Additionally, the importance of implementing a standardized exposure index [22] is emphasized by this publication. This standardized system makes it much easier for imaging facilities to implement uniform imaging protocols and QC measures, especially when equipment from different manufacturers is installed within the same facility.

This publication suggests a framework for advanced, comprehensive image QC evaluation. It would be very helpful for manufacturers to include the ATIA, or an equivalent providing similar evaluations, on their workstations. It is to the manufacturer’s benefit to provide tools to ensure that their equipment is operating optimally. Including such software on the acquisition unit would also make it easier for facilities to work towards optimizing their imaging protocols, as d′

relates directly to some of the clinical imaging tasks. Facilities could experiment with additional filtration and technical settings to optimally balance dose and d′

for their practice.

Along with the ATIA or an equivalent, it is advisable that manufacturers provide the simple test tool described in subsections 4.2.1.4 and 4.2.2.4 with their imaging systems, or one providing equivalent capabilities. The phantom test tool is inexpensive and simple to construct, but some facilities may have challenges in acquiring the necessary parts or getting the edges of the copper MTF target fine enough for proper analysis. Imaging equipment manufacturers have access to much better fabrication facilities than do most medical institutions. Further, manufacturers benefit from significant cost savings due to economies of scale, making it even less expensive for them to produce the test tool than for the users to do so. Manufacturers of test tools are encouraged to produce this phantom, as it may be to the advantage of many facilities to be able to purchase such a test tool independently for their installed systems, recognizing that many may not have the ability to fabricate the tool themselves.
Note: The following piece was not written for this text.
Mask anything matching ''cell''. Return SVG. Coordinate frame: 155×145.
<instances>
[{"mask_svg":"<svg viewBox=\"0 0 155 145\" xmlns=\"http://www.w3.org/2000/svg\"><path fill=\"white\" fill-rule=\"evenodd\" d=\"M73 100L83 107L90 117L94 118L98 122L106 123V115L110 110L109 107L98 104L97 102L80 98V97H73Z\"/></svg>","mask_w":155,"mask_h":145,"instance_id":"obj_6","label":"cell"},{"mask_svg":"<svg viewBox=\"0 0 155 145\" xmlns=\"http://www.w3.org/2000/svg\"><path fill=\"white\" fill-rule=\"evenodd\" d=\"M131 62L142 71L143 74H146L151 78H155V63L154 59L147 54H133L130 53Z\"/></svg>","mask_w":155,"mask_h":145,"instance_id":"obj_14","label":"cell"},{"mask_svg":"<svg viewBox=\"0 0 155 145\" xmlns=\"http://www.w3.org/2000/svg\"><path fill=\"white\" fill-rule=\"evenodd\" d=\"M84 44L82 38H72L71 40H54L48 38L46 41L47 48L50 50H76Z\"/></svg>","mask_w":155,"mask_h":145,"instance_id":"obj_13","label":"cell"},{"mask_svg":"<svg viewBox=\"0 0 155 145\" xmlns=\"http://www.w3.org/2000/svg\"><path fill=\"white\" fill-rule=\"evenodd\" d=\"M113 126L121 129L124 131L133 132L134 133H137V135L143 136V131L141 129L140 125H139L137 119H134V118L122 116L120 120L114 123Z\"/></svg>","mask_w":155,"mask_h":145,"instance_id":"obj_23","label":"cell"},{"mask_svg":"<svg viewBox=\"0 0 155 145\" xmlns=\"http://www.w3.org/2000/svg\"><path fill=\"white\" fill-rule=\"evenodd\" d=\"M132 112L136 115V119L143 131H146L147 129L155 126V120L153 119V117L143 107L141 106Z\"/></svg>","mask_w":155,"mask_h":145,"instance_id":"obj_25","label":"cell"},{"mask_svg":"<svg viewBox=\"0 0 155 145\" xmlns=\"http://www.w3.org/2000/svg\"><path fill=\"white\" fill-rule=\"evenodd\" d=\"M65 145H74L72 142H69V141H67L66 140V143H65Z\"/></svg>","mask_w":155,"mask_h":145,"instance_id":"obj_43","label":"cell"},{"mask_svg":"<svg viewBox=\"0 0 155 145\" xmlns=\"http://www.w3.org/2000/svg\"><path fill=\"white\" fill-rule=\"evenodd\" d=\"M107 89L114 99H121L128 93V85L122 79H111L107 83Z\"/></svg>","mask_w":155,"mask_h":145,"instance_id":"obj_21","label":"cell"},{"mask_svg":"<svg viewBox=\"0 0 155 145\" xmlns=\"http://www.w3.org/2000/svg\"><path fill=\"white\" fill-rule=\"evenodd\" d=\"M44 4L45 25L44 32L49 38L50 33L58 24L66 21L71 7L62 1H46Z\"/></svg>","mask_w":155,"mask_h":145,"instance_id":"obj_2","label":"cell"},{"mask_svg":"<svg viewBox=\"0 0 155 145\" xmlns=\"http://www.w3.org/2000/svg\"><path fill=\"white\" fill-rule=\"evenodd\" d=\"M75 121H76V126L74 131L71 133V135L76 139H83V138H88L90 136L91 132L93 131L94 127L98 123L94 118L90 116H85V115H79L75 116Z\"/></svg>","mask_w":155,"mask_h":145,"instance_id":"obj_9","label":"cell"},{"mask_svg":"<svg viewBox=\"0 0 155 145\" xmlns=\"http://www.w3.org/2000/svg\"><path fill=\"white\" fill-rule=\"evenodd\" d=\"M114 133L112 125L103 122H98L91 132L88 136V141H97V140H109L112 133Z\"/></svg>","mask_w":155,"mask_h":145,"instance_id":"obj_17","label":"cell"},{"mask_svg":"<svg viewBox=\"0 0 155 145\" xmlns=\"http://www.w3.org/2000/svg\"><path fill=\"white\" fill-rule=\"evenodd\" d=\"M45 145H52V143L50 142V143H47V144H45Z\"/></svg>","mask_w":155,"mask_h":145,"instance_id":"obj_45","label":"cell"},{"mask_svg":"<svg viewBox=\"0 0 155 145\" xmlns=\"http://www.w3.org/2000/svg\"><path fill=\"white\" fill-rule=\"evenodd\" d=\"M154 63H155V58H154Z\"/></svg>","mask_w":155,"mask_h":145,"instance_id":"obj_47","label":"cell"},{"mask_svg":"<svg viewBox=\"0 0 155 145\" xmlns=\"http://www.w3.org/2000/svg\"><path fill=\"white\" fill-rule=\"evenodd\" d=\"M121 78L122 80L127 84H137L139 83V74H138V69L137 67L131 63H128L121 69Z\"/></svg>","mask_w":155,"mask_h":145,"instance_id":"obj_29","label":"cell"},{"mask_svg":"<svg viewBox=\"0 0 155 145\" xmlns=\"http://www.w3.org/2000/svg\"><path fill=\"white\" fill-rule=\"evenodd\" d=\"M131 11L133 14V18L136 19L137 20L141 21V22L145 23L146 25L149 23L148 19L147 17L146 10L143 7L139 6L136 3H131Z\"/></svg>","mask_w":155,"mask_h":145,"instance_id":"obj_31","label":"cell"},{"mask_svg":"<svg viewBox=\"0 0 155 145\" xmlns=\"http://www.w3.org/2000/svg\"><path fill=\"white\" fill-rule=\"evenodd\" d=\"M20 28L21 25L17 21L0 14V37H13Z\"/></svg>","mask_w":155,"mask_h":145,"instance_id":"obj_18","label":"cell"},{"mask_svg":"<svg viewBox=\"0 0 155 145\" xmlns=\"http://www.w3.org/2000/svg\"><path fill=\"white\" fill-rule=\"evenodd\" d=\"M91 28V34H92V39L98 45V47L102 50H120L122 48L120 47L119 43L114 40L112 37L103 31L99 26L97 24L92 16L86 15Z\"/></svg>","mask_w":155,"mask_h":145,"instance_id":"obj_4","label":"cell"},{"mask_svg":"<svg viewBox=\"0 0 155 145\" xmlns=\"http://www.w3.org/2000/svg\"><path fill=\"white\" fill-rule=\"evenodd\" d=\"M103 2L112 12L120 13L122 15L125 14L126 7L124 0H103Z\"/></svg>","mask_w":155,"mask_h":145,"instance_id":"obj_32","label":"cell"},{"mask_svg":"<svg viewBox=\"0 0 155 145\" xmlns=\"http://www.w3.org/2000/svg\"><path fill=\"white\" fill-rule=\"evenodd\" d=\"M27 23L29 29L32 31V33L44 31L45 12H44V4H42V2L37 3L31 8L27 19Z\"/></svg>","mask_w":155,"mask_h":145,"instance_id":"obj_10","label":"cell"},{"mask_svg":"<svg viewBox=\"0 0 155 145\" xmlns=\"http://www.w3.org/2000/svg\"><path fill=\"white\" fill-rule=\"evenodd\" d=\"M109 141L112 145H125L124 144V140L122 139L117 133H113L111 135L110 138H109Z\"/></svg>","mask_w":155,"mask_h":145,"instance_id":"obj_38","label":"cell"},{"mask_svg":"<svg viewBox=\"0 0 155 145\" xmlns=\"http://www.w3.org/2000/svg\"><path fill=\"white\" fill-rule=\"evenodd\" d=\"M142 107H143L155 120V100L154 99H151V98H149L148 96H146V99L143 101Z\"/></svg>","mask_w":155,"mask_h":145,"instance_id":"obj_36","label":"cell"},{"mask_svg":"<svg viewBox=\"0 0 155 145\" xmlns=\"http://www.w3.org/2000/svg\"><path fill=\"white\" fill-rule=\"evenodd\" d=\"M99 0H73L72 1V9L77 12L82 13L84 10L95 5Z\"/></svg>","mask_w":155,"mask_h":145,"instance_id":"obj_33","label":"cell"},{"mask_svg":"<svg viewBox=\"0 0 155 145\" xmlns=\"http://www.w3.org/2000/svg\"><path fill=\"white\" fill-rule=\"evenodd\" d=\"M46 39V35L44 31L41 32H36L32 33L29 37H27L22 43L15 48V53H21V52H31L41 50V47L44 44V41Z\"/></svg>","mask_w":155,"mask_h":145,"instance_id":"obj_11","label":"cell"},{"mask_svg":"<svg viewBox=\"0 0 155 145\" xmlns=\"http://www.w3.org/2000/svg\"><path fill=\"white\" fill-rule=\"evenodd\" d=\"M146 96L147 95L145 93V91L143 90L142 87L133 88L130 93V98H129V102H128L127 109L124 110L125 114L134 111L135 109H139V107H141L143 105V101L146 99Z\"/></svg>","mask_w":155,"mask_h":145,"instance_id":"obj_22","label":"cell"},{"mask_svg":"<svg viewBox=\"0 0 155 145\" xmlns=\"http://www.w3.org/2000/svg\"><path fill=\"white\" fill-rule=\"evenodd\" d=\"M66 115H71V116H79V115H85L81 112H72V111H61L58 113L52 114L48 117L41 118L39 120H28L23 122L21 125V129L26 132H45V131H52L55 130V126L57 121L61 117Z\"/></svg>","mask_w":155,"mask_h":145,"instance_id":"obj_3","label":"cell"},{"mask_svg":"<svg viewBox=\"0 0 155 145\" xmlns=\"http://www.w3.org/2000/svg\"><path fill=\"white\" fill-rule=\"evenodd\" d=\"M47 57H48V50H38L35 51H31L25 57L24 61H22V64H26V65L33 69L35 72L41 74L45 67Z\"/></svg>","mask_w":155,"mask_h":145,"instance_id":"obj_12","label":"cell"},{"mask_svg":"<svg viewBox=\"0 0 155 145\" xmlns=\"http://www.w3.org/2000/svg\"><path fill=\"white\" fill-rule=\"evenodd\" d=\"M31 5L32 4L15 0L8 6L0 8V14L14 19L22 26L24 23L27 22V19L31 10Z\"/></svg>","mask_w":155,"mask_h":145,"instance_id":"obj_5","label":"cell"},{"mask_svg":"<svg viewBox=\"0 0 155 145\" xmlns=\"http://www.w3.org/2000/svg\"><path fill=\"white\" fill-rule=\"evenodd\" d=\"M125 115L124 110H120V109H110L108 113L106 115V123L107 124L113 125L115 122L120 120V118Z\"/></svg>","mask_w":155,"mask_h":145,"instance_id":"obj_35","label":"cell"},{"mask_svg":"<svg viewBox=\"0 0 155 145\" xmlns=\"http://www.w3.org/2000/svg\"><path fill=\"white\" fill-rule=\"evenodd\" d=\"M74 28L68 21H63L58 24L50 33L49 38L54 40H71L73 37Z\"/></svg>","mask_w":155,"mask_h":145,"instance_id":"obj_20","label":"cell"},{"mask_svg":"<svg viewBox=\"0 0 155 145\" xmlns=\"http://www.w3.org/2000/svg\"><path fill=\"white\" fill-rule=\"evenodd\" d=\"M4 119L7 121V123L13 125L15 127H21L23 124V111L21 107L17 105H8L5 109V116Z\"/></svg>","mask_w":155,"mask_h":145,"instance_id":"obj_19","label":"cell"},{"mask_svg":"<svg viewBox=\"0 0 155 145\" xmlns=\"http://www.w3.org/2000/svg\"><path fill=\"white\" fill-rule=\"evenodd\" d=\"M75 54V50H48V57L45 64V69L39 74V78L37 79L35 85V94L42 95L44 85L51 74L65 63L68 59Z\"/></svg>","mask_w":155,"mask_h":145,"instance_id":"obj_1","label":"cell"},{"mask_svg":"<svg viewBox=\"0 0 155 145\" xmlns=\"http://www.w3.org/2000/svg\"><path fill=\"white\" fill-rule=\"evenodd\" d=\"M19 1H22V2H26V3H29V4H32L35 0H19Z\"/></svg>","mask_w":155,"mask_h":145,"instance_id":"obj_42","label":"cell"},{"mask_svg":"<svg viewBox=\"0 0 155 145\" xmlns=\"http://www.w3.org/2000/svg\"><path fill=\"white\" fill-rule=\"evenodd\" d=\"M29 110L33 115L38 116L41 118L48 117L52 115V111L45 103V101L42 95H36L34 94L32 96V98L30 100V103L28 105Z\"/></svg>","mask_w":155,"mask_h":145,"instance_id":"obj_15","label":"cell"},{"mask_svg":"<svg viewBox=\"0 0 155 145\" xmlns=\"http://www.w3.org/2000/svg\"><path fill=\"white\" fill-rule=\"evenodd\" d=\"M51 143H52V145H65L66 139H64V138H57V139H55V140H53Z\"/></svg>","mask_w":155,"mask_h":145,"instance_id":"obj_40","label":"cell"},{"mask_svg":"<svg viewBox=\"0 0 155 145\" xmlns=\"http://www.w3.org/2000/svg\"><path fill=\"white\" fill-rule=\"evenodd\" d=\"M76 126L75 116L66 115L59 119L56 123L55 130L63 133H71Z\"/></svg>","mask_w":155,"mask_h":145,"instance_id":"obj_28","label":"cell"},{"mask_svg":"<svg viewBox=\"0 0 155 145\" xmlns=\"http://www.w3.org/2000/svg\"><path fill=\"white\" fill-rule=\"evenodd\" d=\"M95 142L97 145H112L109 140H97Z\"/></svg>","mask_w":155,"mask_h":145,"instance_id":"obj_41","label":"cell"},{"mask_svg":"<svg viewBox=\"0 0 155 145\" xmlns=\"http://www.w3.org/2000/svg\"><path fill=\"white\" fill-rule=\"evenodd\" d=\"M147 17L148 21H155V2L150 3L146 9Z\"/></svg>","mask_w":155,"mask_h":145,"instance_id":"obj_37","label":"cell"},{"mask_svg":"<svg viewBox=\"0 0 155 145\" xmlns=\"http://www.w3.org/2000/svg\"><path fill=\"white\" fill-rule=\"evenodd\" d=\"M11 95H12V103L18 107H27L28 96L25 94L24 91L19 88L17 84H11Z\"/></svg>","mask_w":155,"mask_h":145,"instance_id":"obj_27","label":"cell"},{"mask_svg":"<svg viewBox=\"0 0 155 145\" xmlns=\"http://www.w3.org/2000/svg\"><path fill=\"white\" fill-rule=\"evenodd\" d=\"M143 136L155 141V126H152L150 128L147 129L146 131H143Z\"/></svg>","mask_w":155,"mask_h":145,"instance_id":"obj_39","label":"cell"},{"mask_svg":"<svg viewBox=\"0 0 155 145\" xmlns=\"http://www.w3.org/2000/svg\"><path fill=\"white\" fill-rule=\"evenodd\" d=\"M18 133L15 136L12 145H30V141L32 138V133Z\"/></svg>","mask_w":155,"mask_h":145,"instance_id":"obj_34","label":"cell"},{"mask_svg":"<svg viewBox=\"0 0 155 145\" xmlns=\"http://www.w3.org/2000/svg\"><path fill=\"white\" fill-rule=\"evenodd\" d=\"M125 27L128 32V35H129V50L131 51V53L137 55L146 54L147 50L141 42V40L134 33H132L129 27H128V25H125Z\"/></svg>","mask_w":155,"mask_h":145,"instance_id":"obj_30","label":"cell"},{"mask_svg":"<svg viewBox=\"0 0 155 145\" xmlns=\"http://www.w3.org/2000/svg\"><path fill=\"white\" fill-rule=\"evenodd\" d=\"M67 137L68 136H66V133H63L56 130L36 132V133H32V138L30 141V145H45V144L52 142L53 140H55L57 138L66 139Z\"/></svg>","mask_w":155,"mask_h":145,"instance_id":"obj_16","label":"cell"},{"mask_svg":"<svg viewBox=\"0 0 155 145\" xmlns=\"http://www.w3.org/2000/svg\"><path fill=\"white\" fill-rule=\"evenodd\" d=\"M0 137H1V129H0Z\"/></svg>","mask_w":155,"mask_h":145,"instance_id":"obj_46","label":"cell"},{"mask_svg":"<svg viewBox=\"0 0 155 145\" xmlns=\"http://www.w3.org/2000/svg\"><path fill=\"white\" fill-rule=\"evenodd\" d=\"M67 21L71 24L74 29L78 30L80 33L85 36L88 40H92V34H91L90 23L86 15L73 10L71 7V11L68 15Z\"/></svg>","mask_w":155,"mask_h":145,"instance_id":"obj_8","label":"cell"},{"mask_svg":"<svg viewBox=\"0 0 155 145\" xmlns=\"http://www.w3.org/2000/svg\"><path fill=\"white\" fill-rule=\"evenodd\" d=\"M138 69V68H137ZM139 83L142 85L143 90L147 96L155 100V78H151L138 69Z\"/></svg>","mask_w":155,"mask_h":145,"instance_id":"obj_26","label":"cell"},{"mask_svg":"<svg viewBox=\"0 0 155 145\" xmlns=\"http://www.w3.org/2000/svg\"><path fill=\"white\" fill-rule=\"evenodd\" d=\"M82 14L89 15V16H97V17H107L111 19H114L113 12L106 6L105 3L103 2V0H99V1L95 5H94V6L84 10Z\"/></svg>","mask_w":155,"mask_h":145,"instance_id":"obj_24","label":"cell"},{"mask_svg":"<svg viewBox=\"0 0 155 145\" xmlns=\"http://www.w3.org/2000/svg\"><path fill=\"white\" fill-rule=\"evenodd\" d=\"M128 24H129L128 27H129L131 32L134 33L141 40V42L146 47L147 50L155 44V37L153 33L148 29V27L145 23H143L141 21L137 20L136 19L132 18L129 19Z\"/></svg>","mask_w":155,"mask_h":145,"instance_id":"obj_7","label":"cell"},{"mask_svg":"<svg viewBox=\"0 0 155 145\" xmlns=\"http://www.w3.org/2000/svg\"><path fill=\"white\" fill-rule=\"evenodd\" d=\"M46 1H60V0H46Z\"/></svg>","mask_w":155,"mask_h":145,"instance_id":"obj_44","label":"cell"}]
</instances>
The manufacturers of PACSs also have a role to play in implementing the guidelines in this publication. PACSs are ideal for the central storage, analysis and database platform that is called for. They already generally have the ability to accept and store sent images, provide analysis tools and notify individuals when certain conditions are met. Few additional functions are needed to implement the guidelines in this publication. PACS providers are encouraged to consider incorporating the functionality to implement this programme within their structure. Similarly, it is conceivable that many dose monitoring packages would be easily capable of implementing this QC framework.